Her husband, she said, works in an H-E-B warehouse, loading trucks. “They do a lot for people here in Texas,” Ms. Loera said. “They are good to their employees, too — good raises, good health care. They have their own doctors, too. Their own clinics here in town.”
Brock Sol said he was drawn to the store by the prices. “I’m homeless so it’s tough to find things cheap to eat,” Mr. Sol, 43, said. “We’ve got to buy things easy to open, a lot of pop tops. I don’t like going to convenience stores because they are so expensive.”
Still, restocking after the storm has been tough.
“You had to come early and come again and again,” Robert Diaz, 64, said after leaving a store. “They keep stocking the store as soon as the trucks came in.

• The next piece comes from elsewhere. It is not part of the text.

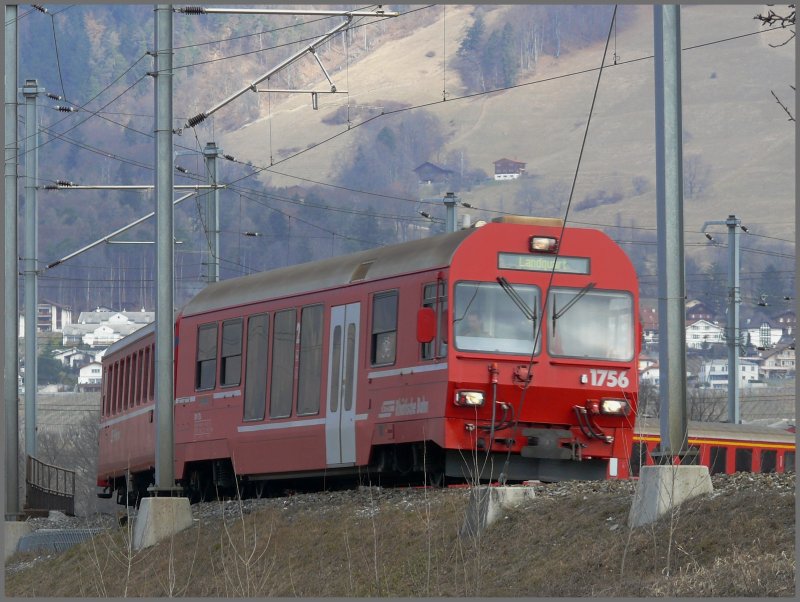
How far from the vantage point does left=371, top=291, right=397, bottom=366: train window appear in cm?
1934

People took everything.”
The shelves in many stores were light on inventory, if not entirely bare, especially for water. In a store packed with customers in the Las Palmas neighborhood of San Antonio, notices warned that people could only take two gallons of water. “Limits are temporary and necessary for you and your neighbors to find the products you need,” a sign said.
Lala Bayramov showed up at the store in a desperate search for a cake for her son’s first birthday. “Right now, I’m just looking for any cake,” she said as she walked in from the parking lot.
A few minutes later, she walked out with one. It was small and plain, with just white frosting. But it was exactly what she needed.